### TEXTE SUPPORT

Sur les 3 058 déclarations d’effets indésirables graves ou non graves, collectées en 2012,
un peu plus de 1 200 correspondent à des cas graves. Ce chiffre est en hausse progressive depuis 2008 (hors déclarations liées à des problèmes suite à l’administration du vaccin contre la fièvre catarrhale ovine qui a été un phénomène ponctuel et qui est quasiment résorbé). Depuis 2008, hors FCO, le nombre de déclarations de cas graves a augmenté d’environ 33%. Une hausse qui n’est pas imputable à une hausse des problèmes liés à l’usage des médicaments, mais à plusieurs facteurs : meilleure connaissance du dispositif par les professionnels, des changements dans la méthodologie de déclaration ou encore à l’exposition des animaux aux produits, qui peut varier d’une année sur l’autre.

######

* _TRAVAIL DEMANDÉ_:
Poursuivez le texte sur les déclarations d'effets indésirables collectées en 2012 après sa dernière phrase. Les entrées ne jouent aucun rôle dans ce travail.

### ENTRÉES DE DONNÉES

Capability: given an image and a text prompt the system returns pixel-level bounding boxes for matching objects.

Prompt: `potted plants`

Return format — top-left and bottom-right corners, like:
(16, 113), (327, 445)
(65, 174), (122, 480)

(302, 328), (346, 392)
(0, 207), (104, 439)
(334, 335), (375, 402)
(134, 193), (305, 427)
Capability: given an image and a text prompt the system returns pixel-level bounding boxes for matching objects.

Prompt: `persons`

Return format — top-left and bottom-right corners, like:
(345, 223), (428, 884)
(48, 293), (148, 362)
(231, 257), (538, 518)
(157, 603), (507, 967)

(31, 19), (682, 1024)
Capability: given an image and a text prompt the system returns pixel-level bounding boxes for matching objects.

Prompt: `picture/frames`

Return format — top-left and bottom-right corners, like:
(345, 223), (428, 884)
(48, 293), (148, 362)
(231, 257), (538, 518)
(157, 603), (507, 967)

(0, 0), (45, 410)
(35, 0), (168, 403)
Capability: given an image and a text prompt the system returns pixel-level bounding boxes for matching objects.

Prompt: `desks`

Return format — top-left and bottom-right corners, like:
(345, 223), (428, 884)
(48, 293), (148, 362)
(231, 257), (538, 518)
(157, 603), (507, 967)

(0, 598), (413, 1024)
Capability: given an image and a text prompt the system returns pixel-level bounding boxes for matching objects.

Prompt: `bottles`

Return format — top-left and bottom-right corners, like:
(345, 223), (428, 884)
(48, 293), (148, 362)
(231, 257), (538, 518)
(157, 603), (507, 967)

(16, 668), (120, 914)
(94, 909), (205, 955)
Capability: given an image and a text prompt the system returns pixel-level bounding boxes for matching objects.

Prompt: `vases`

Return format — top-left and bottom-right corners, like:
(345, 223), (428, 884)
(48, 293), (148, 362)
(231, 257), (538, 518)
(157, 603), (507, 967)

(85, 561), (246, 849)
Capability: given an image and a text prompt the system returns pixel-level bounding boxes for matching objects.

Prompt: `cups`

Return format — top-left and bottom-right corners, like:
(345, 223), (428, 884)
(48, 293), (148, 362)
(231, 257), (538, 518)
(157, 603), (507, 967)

######

* _RÉPONSE ATTENDUE_:
Chez les bovins, qui comptabilisent moins de 10% des déclarations, la majorité des déclarations (cas graves et non graves) concerne d’abord des vaccins (31% des déclarations), puis des antiparasitaires internes (25%) et des antibiotiques (23%). Chez les chiens et les chats, ce sont en revanches des antiparasitaires externes qui font l’objet du plus grand nombre de déclarations.
En outre, 90% des 3 058 déclarations émanent de vétérinaires, et 7,6% de propriétaires ou d’éleveurs.